(Scene-based spatial questions)
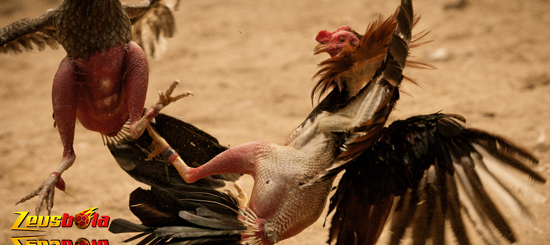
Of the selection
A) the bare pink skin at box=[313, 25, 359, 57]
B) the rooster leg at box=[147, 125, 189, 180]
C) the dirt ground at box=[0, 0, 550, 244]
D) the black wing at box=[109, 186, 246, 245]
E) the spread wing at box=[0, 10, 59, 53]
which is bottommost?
the black wing at box=[109, 186, 246, 245]

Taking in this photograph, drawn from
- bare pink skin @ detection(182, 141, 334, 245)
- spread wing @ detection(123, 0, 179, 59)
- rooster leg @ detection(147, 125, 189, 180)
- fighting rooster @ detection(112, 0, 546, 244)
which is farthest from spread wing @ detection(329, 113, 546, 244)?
spread wing @ detection(123, 0, 179, 59)

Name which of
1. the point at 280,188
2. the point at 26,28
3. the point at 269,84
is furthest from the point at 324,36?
the point at 269,84

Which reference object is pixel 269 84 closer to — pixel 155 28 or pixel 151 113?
pixel 155 28

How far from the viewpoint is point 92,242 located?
9.94 ft

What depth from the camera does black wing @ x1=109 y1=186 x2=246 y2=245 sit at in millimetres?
2135

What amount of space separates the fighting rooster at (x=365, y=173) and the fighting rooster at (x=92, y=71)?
0.37 m

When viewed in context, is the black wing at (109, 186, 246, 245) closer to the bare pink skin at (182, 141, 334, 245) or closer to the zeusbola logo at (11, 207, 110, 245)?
the bare pink skin at (182, 141, 334, 245)

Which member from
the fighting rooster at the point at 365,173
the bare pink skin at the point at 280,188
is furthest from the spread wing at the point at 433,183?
the bare pink skin at the point at 280,188

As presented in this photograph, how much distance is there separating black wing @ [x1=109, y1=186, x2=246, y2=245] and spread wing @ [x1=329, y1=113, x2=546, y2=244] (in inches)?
22.7

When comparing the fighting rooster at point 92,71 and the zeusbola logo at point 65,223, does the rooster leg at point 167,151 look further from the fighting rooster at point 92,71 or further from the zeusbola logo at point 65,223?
the zeusbola logo at point 65,223

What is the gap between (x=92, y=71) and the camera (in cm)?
223

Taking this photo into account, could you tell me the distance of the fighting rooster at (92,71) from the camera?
2.15 metres

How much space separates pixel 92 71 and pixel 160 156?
70 cm

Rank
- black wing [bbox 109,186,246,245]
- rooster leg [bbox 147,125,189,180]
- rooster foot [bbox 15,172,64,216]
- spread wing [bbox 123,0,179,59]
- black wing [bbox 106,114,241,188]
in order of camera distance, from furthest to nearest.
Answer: spread wing [bbox 123,0,179,59] < black wing [bbox 106,114,241,188] < rooster leg [bbox 147,125,189,180] < black wing [bbox 109,186,246,245] < rooster foot [bbox 15,172,64,216]
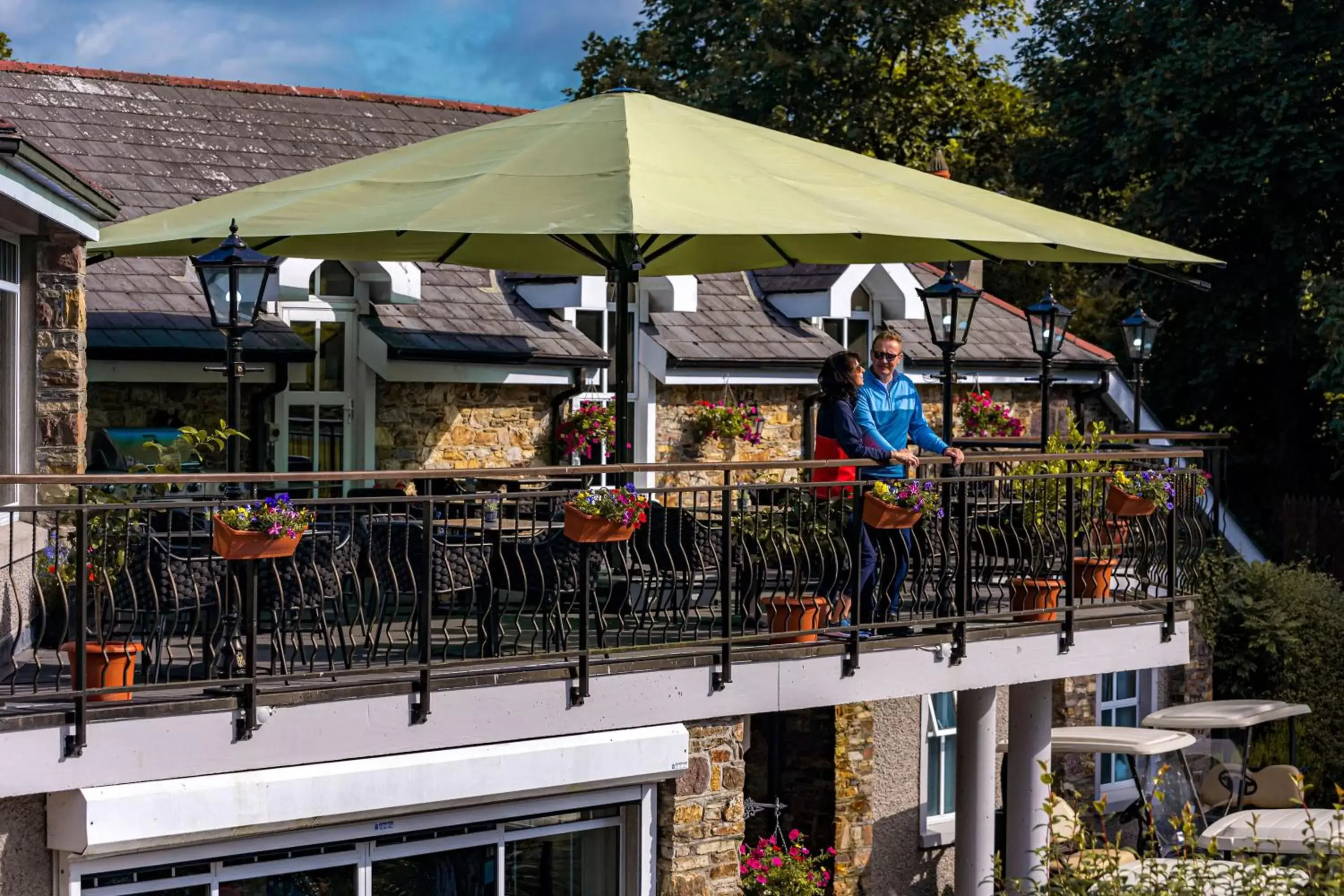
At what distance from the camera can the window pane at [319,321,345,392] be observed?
627 inches

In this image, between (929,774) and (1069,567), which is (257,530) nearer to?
(1069,567)

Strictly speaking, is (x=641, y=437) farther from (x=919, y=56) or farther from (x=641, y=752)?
(x=919, y=56)

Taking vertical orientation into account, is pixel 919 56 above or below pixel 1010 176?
above

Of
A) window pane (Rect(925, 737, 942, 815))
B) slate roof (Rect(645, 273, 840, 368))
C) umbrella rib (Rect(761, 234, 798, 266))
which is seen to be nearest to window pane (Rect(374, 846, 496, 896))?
umbrella rib (Rect(761, 234, 798, 266))

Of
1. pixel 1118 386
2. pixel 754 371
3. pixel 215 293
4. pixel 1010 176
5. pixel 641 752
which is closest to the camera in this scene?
pixel 215 293

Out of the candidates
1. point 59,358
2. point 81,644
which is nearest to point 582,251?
point 59,358

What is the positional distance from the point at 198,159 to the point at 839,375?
894 cm

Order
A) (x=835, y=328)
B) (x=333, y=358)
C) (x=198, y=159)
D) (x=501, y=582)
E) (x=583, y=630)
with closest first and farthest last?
(x=583, y=630) → (x=501, y=582) → (x=333, y=358) → (x=198, y=159) → (x=835, y=328)

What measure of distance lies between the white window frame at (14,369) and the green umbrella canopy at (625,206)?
0.62 metres

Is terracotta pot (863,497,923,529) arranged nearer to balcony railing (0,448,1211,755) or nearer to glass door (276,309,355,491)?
balcony railing (0,448,1211,755)

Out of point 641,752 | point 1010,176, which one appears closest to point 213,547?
point 641,752

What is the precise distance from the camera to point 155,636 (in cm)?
862

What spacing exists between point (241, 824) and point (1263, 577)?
1351 cm

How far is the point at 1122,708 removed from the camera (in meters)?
18.7
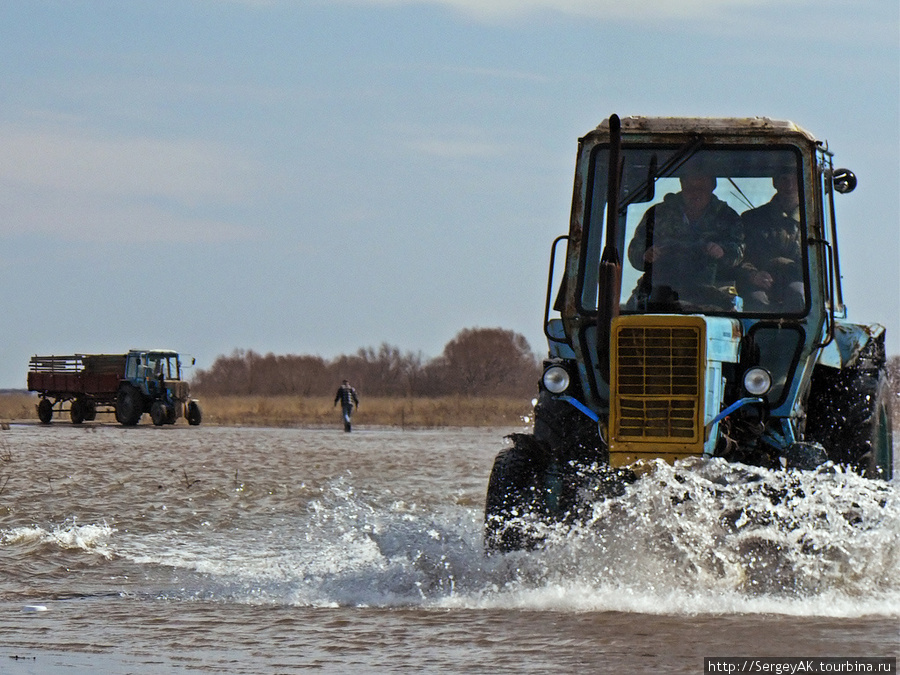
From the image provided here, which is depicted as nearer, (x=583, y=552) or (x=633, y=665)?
(x=633, y=665)

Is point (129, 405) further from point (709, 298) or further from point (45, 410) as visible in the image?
point (709, 298)

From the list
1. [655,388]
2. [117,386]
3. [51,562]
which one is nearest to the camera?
[655,388]

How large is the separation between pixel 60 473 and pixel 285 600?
32.6 feet

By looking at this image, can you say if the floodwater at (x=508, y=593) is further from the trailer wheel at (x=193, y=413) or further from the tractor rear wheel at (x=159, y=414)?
the trailer wheel at (x=193, y=413)

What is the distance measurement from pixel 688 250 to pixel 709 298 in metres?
0.31

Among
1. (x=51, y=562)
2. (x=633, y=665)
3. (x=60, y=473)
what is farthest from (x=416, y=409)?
(x=633, y=665)

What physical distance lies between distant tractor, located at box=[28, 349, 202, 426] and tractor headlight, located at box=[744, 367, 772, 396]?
3341 centimetres

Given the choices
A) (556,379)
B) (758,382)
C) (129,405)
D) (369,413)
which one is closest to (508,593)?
(556,379)

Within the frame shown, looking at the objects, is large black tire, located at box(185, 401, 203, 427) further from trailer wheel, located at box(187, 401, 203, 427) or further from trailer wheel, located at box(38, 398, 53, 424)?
trailer wheel, located at box(38, 398, 53, 424)

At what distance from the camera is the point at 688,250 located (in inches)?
309

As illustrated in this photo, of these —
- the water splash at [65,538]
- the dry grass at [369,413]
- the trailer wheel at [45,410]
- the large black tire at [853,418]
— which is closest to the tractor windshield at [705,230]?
the large black tire at [853,418]

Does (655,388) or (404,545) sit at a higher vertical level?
(655,388)

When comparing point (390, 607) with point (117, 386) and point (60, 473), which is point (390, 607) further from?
point (117, 386)

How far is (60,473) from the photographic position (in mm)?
16984
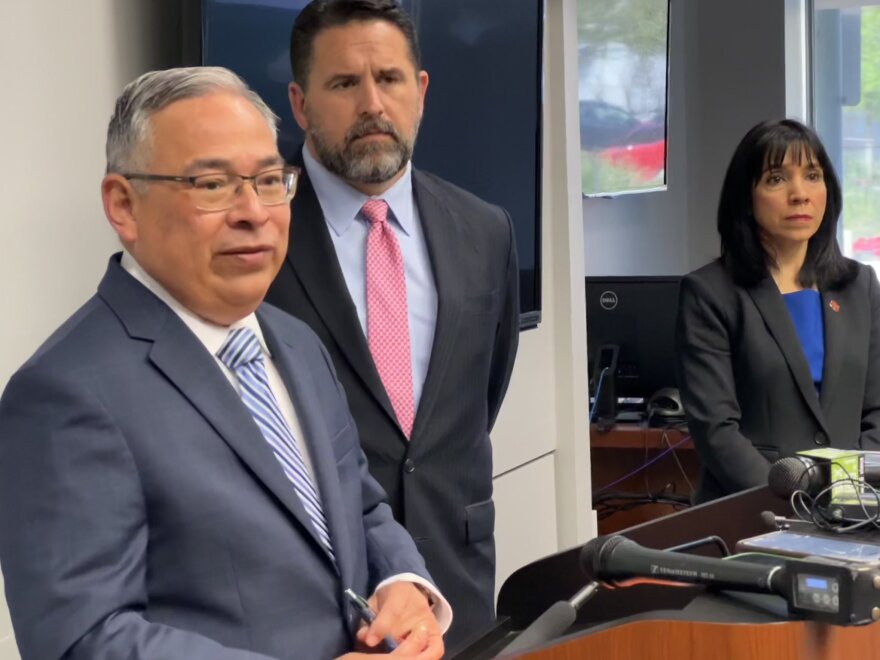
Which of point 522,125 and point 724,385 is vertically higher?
point 522,125

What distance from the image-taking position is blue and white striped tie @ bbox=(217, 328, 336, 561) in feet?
5.22

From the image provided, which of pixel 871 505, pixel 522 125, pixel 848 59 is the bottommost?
pixel 871 505

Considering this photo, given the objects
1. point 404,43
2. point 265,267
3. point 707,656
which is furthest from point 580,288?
point 707,656

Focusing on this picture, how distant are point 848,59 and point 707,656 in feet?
24.4

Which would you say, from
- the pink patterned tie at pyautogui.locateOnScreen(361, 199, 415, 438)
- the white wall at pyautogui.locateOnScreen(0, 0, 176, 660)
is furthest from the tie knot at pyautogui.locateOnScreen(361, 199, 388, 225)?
the white wall at pyautogui.locateOnScreen(0, 0, 176, 660)

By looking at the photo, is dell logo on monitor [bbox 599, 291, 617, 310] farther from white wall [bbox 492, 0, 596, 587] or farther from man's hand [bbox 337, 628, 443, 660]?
man's hand [bbox 337, 628, 443, 660]

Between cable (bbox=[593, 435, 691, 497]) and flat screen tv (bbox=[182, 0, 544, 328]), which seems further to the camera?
cable (bbox=[593, 435, 691, 497])

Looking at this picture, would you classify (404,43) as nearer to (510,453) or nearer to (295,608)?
(295,608)

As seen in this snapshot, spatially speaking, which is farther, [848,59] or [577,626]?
[848,59]

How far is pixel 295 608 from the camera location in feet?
5.07

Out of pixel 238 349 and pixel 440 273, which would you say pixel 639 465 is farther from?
pixel 238 349

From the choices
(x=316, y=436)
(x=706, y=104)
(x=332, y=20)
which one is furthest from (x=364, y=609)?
(x=706, y=104)

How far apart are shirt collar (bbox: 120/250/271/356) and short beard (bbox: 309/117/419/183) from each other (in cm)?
70

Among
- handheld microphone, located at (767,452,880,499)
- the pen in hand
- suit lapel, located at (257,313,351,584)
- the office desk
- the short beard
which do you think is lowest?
the office desk
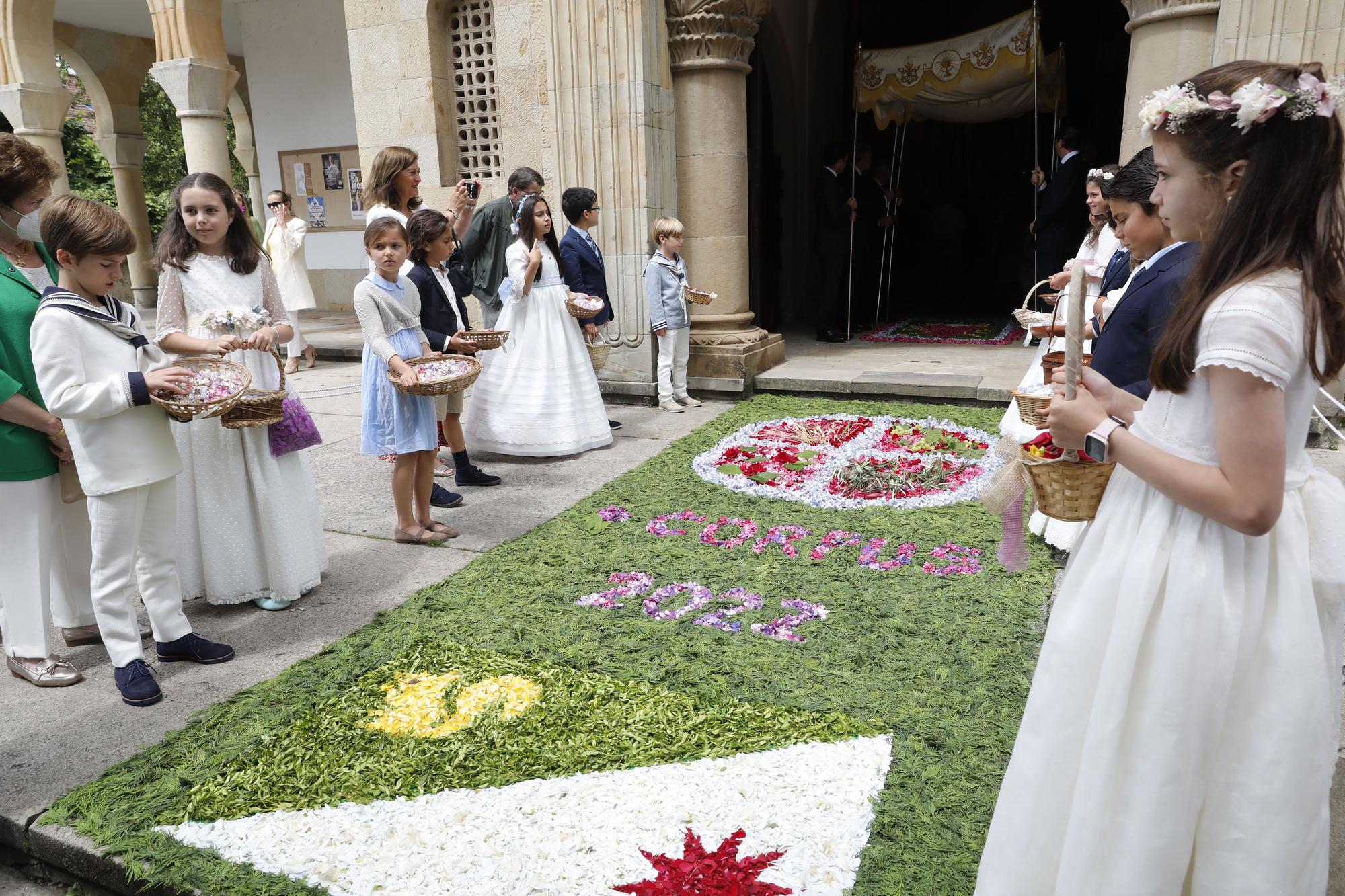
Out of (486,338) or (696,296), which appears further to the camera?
(696,296)

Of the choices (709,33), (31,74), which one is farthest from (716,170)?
(31,74)

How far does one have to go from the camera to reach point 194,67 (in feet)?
33.1

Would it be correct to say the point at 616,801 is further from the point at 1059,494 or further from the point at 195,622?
the point at 195,622

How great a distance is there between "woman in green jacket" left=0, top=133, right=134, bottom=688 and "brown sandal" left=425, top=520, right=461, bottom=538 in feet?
5.57

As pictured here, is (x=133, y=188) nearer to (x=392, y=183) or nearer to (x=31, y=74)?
(x=31, y=74)

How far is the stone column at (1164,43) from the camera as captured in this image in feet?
20.3

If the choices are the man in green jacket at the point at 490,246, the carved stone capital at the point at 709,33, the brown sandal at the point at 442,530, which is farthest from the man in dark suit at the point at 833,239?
the brown sandal at the point at 442,530

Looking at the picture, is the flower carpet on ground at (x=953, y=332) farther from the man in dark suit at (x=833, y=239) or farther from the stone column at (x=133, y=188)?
the stone column at (x=133, y=188)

**DIRECTION**
Find the line with "Of the choices" in the listing above, then write out that line and each remaining line exactly, with no other text.

**ANSWER TO THIS TASK**
Of the choices (709,33), (31,74), which one is farthest from (716,170)?
(31,74)

How far does one have to go from the camera to reach point 194,67 (in feet)?
33.1

Would it be correct to say the point at 616,801 is further from the point at 1059,494 or further from the point at 195,622?
the point at 195,622

How great a distance is there between "woman in green jacket" left=0, top=133, right=134, bottom=688 and "brown sandal" left=425, top=520, right=461, bottom=538 in feet?
5.57

As pictured here, is (x=133, y=188) nearer to (x=392, y=183) or nearer to (x=31, y=74)?
(x=31, y=74)

How far is the stone column at (1164,43) from the camera as captured in this image in feet?
20.3

If the choices are the man in green jacket at the point at 490,246, the carved stone capital at the point at 709,33, the brown sandal at the point at 442,530, which is farthest from the man in dark suit at the point at 833,239?
the brown sandal at the point at 442,530

Looking at the picture, is the flower carpet on ground at (x=953, y=332) farther from the man in dark suit at (x=833, y=239) or farther from the stone column at (x=133, y=188)?
the stone column at (x=133, y=188)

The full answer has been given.